- When Mark Zuckerberg urged Meta to have virtual meetings, many staff didn't own VR headsets, per NYT.
- Meta staff rushed to buy headsets and set them up before managers realized, a source told the NYT.
Mark Zuckerberg pressed teams at Meta to organize and attend virtual meetings when many employees didn't have VR headsets, The New York Times reported on Sunday.
Zuckerberg told employees this year to have their meetings on Meta's Horizon Workrooms app, where people can come together as avatars in virtual workspaces, a person familiar with the matter told The Times.
Meta, formerly known as Facebook until last year, launched Horizon Workrooms in August 2021. To access Horizon Workrooms, people need to have the Meta Quest 2, the company's VR headset.

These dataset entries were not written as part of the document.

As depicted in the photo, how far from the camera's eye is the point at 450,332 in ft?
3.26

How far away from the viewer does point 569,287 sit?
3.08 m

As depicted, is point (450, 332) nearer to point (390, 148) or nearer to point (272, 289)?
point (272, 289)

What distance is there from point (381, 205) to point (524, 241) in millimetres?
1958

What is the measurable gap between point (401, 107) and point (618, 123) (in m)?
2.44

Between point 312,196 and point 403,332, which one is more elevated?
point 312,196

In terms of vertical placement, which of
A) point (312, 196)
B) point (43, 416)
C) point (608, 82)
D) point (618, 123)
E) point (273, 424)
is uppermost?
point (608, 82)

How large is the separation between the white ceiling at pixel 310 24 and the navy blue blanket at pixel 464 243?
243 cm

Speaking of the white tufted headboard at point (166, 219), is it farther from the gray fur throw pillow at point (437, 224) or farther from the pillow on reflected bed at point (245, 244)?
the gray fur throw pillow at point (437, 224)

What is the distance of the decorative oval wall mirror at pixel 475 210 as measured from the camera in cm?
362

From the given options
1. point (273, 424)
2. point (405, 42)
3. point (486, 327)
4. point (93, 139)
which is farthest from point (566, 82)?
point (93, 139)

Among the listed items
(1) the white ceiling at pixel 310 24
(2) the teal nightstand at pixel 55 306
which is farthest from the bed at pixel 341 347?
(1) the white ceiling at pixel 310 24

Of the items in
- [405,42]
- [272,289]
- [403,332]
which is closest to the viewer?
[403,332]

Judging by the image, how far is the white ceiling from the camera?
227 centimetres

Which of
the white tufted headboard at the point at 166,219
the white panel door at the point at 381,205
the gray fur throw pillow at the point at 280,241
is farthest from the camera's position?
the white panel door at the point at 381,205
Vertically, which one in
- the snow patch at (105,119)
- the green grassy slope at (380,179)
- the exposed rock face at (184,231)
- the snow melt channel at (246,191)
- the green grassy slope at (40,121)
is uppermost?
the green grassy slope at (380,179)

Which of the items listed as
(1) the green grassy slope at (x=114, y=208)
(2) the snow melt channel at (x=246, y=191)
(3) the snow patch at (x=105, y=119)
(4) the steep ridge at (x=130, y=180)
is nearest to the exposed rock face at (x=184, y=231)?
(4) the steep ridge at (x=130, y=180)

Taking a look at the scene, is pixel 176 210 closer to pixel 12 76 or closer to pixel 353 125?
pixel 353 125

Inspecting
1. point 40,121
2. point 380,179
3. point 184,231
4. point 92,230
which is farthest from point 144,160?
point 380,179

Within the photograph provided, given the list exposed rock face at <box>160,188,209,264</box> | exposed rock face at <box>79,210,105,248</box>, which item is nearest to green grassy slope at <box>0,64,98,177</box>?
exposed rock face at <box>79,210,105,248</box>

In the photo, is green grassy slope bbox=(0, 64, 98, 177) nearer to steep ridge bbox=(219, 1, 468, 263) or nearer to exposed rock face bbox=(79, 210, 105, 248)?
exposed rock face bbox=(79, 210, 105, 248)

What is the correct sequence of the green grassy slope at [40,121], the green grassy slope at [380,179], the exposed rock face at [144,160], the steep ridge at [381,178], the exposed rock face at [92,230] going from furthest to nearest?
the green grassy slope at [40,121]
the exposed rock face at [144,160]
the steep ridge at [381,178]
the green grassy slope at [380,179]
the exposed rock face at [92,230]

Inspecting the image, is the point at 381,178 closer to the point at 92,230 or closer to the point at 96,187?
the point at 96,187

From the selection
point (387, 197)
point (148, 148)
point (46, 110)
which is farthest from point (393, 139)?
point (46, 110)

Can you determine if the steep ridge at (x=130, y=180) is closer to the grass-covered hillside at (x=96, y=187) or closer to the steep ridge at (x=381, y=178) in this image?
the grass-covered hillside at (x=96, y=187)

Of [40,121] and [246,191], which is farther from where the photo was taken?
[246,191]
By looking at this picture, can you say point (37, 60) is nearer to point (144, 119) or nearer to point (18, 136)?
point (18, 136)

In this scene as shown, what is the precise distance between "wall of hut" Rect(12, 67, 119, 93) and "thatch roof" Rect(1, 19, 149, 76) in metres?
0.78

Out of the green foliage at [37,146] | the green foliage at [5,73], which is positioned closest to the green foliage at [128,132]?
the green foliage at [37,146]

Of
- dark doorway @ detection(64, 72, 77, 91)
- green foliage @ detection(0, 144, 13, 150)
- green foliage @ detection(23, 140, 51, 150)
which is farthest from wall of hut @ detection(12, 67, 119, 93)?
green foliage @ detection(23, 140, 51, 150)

The source, who remained anonymous, told The Times that many Meta employees didn't have VR headsets this year or hadn't gotten around to setting them up. Those staff then had to rush to purchase headsets and register them before their managers realized, the source told The Times.
Meta increased the price of its Quest 2 by $100 in August, from $299 to $399. Quest 2 was first known as the Oculus Quest 2 when it launched in 2020, but Meta changed its name the following year to Meta Quest 2.
Meta didn't immediately respond to Insider's request for comment. Andy Stone, a Meta spokesperson, told The Times in a statement that it was easy to be a "cynic about new and innovative technology" but creating it was more difficult.
"That's what we're doing because we believe the metaverse is the future of computing," Stone told the newspaper.
The Times reported that it spoke to more than a dozen current and former staff at Meta who requested to remain anonymous and obtained internal communications for its article.
Included in the Times report was inside information from two employees who told the newspaper that some workers call important metaverse projects "make Mark happy," abbreviating it to "MMH."
It comes as internal memos obtained by The Verge suggest that employees weren't using Meta's Horizon Worlds app enough.
"Why don't we love the product we've built so much that we use it all the time," Meta's Metaverse vice president Vishal Shah wrote in the memo, per The Verge. "The simple truth is, if we don't love it, how can we expect our users to love it?"